Immunohistochemical staining for tumor necrosis factor-α (TNF-α) (antibody used: Cat# ab6671, Abcam, Tokyo, Japan) in rat liver sections after ischemia-reperfusion injury. (A) Control liver showing complete absence of TNF-α staining. (B) Intense and strong staining of TNF-α in macrophages that infiltrated into the necrotic zone (x100). TNF-α is a pro-inflammatory cytokine produced by activated macrophages during acute inflammation and serves as a marker for the degree of hepatic injury during ischemia-reperfusion. (Originally published as a Figure panel in Am J Physiol Gastrointest Liver Physiol 2016; 311: G305–G312 by the authors).

Fig. 4

Lipid peroxidation of polyunsaturated fatty acids depicting the production of toxic end products malondialdehyde (MDA) and 4-hydroxy-2-nonenal (4-HNE).
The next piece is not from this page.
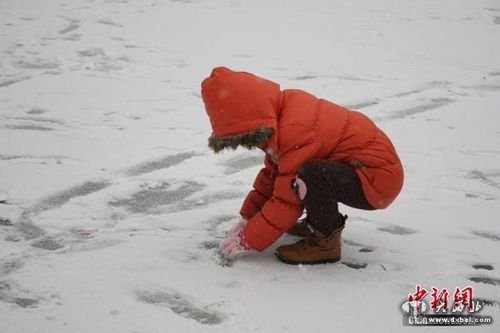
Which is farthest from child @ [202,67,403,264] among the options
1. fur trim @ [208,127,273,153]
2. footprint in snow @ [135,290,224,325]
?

The toxic aldehydes MDA and 4-HNE can react with the -NH2 group of proteins and DNA bases to form adducts that can cause mutations. (A) Oxidative degradation of arachidonic acid and formation of MDA. (B) Oxidative breakdown of linoleic acid to hydroperoxynonenal and then to hydroxynonenal.

Fig. 5

Schematic presentation of the prospective therapeutic approaches to attenuate ischemia-reperfusion injury, promote repair of impaired hepatocytes, and regenerate the injured liver tissue. Various pharmacological agents, potent antioxidants, and mesenchymal stem cells from different sources could be used for the purpose.